Wu Changhua – Mareeg.com-BEIJING (01/12/2013)– In the last 100,000 years or so, our planet has endured an Ice Age and a
few mini-ice ages. But now, with the earth on track to be four degrees Celsius
warmer by 2100, a “Heat Age” is looming over us all.
This is not fear-mongering. According to the Intergovernmental Panel on Climate
Change (IPCC), by 2100 we can expect a mean increase in surface temperature of
3.7ºC, with a likely range of 2.6-4.8 degrees. A warmer world will lead to mass
migration from stricken areas and exacerbate existing wealth gaps between countries.
In the words of David Victor, of the University of California, San Diego, the coming
Heat Age will be “nasty, brutish, and hot.”
Greenhouse-gas emissions are expected to reach a record high of 36 billion tons this
year. That figure is expected to grow dramatically, as the great emerging-market
boom of recent decades, which has lifted billions out of poverty and raised living
standards around the world, puts increasing strain on the world’s environment and
resources. Indeed, by 2030, three billion new middle-class consumers – most of them
in Asia – will add to the ever-growing burden of emissions.
We can already get a sense of the far-reaching consequences of climate change. In
2010, a major drought in eastern China damaged the wheat crop, forcing the country
to rely on imports. This, combined with major wildfires in Russia’s wheat-producing
areas, helped to double average food prices in global markets.

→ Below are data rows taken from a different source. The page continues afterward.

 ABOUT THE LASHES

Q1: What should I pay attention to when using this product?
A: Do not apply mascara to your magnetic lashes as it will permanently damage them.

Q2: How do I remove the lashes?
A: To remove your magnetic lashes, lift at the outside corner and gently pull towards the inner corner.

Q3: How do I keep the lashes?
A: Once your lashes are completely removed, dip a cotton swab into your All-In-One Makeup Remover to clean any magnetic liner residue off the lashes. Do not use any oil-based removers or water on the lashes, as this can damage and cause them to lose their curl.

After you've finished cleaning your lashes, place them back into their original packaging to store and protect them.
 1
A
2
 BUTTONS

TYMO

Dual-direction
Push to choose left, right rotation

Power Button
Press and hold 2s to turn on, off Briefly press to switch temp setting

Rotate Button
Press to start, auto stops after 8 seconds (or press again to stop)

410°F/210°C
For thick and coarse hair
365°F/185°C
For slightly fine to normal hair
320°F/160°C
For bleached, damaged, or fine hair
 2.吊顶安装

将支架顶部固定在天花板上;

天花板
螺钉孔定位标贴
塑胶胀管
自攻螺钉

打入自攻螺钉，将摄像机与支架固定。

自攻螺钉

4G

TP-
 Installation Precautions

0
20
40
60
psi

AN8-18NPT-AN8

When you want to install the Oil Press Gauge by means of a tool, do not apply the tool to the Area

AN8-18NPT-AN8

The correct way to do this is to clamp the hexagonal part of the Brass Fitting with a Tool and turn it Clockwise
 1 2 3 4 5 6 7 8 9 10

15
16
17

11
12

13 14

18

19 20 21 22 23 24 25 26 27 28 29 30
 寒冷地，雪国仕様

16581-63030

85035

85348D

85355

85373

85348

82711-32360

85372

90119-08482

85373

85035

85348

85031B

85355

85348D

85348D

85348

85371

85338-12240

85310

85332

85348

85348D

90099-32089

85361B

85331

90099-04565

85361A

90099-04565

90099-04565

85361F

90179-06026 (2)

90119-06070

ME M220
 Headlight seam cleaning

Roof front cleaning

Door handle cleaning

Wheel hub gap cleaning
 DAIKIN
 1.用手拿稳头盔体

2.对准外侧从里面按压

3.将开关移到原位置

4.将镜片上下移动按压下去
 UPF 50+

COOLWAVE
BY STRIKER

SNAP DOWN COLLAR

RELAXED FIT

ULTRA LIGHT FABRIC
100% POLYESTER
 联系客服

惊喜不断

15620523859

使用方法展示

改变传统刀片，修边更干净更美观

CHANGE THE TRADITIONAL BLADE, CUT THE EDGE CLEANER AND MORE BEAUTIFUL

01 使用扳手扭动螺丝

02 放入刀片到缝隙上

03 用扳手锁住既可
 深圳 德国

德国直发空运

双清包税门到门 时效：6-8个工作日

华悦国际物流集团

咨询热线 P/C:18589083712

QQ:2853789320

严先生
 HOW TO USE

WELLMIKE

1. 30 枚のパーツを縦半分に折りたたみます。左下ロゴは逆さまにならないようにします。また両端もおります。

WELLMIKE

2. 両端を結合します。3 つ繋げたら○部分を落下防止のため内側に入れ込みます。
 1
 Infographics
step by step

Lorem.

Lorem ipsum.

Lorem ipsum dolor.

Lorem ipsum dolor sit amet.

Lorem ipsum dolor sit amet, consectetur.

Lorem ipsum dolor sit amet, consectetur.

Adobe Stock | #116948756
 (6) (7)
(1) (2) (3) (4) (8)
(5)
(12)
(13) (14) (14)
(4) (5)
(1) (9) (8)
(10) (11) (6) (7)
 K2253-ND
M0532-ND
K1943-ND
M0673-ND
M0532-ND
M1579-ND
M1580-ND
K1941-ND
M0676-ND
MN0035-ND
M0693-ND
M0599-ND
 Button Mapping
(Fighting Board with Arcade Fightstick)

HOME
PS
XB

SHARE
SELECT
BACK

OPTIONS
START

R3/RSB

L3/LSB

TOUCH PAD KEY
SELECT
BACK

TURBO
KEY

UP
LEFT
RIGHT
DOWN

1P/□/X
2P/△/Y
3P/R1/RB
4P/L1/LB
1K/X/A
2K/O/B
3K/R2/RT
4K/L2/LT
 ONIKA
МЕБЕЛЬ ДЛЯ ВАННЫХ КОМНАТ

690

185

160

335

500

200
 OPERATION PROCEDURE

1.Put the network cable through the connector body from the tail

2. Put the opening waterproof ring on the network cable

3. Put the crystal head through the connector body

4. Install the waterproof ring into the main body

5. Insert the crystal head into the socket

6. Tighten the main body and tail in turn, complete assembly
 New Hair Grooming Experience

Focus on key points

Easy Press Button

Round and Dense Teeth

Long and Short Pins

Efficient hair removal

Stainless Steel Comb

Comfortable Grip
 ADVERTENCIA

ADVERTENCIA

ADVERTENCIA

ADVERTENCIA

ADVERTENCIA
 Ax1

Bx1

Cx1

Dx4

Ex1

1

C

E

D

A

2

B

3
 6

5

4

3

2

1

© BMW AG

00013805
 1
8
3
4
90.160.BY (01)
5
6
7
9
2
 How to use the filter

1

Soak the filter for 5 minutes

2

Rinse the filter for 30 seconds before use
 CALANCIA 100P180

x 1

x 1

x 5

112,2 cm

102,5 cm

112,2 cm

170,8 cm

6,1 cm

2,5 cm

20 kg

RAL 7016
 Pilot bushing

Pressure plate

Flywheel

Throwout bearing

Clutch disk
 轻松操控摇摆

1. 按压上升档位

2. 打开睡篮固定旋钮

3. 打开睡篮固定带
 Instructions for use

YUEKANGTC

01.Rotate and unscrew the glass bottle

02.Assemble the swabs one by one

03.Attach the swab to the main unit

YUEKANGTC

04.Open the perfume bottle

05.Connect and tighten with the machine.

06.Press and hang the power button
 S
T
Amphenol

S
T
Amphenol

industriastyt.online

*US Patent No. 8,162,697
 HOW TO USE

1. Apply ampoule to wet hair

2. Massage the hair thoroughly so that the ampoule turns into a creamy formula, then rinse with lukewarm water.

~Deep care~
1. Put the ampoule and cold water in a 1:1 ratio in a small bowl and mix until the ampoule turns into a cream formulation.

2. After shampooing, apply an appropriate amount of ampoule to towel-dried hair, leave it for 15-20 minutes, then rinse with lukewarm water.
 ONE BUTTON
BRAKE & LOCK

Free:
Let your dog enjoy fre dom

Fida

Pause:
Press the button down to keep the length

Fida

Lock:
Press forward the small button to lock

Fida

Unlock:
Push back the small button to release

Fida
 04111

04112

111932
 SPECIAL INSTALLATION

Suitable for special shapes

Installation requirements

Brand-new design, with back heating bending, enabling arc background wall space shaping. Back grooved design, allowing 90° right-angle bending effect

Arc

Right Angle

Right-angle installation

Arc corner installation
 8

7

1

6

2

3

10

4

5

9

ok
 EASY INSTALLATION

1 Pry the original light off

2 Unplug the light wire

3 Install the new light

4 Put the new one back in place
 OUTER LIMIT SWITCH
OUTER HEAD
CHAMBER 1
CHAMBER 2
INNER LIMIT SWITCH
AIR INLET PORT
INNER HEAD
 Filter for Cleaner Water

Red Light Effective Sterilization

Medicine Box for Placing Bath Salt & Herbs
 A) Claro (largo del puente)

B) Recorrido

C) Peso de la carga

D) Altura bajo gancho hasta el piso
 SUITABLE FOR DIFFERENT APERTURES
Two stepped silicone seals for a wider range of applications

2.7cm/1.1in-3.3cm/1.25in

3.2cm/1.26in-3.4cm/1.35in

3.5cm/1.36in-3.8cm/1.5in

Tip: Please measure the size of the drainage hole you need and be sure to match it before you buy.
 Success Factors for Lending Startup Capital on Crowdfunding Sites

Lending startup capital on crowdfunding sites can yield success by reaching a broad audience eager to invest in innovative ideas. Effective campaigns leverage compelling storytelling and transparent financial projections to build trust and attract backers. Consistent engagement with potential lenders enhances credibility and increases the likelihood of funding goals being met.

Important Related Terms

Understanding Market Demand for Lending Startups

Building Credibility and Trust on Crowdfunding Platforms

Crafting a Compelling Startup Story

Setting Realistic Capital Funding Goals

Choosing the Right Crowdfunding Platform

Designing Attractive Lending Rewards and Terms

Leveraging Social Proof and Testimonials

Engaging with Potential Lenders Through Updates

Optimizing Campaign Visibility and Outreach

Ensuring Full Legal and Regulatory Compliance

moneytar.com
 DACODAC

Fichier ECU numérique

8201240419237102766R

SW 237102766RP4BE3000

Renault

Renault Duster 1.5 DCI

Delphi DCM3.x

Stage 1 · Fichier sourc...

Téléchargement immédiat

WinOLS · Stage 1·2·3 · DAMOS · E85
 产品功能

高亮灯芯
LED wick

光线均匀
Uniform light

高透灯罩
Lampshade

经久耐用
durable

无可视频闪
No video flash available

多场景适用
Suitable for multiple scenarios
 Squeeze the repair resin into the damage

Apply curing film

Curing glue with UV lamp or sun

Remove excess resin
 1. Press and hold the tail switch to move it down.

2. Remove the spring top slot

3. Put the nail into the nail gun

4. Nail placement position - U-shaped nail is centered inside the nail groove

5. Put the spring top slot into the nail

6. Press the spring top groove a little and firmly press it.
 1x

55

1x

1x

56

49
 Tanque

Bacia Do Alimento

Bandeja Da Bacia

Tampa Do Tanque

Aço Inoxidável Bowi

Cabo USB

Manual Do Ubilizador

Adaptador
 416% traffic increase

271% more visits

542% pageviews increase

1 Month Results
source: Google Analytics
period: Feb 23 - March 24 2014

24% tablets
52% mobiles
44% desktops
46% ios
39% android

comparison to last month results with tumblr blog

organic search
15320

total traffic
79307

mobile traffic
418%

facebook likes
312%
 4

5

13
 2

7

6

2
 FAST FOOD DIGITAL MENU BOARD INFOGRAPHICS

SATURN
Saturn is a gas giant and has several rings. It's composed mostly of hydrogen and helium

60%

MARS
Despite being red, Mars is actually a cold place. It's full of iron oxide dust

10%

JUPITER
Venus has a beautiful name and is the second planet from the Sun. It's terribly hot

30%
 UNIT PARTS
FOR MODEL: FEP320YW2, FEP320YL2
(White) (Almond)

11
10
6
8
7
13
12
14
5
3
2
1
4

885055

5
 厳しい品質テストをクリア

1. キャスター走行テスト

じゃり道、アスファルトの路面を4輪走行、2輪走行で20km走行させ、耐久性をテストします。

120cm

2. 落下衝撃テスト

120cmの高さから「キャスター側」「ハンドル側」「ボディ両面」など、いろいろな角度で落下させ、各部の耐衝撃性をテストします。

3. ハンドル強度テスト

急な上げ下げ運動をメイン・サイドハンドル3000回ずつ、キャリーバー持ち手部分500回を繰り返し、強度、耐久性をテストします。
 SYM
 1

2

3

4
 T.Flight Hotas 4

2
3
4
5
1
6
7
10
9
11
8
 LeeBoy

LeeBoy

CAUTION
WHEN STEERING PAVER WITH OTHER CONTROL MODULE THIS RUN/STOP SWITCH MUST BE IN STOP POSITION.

In the Arab world, many people must spend around half of their income on food,
compared with just 5-10% in Europe or the United States. Not surprisingly, the spike
in food prices was a contributing factor in the civil unrest that sparked the Arab
Spring.
As the link between global food prices and political instability demonstrates, we
live in a globally interconnected world, in which we are failing to produce in the
right way or create the right economic incentives to address profound environmental
threats. As World Bank President Jim Yong Kim has put it, climate change is a big
problem with small solutions.
So what can be done to find big solutions? At the World Economic Forum’s recent
Summit on the Global Agenda in Abu Dhabi, I made three suggestions to tackle climate
change.
First, we need to create a new “coalition of the willing” – including businesses,
NGOs, national policymakers, and local governments – that will unite around basic
rules and principles to cap emissions by 2020 and limit global warming by 2100 to
2ºC (the tipping point beyond which dangerous climate change would become
unstoppable). This coalition should draft a framework that countries can adopt and
present it at the United Nations climate summit in the fall of 2014.
Second, we need to ensure that there are appropriate economic incentives for those
countries that sign up – and that there are disincentives for those that do not.
Measures could include a global financing mechanism for green energy, available only
to member countries.
Finally, instead of relying on the UN as a negotiating forum, countries should
cluster around specific initiatives, from renewable power to sustainable
agriculture. These clusters will, I believe, be more agile and more able to act than
one overarching structure.
Other ideas that were put forward include offering tax breaks to companies that
commit to cutting emissions; tapping behavioral sciences and open data to improve
public communication regarding climate change; and creating a more positive
narrative that highlights the benefits for all countries of multilateral efforts to
limit greenhouse-gas emissions.
With the successor to the UN’s Millennium Development Goals due to be adopted in
2015, there has also been serious discussion about how to make efforts to combat
climate change an integral part of global efforts to eradicate poverty and give
people a more dignified life. The new Sustainable Development Goals should be
explicitly linked to environmental issues; after all, hunger cannot be eliminated
without taking into account the complex interaction between agriculture, water, and
extreme weather.
Given that China currently is the world’s largest emitter of greenhouse gases, it
clearly has an outsize role to play. A fundamental shift from heavy reliance on coal
to clean energy must be accomplished. China must stop subsidizing fossil fuels,
embrace the electric car, and tackle the thick clouds of urban pollution that are a
blight to local residents and a stain on its international reputation.
China has already made some great strides in the areas of the environment and clean
energy. And China’s 12th Five-Year Plan provides a clear national policy direction
on energy saving, emissions reduction, and industrial development. The task for
China’s government now is to translate these plans into a demonstration of real
leadership, thereby helping to steer the earth’s trajectory away from disastrous
levels of warming.
The urgency of the problem cannot be doubted. Indeed, IPCC scientists are 95%
certain that human activity is the cause of climate change. If you were told that
there was a 95% chance that your house would be robbed, you would not wait; you
would take preventive action immediately. That is what the world must do.
Wu Changhua is Greater China Director of The Climate Group.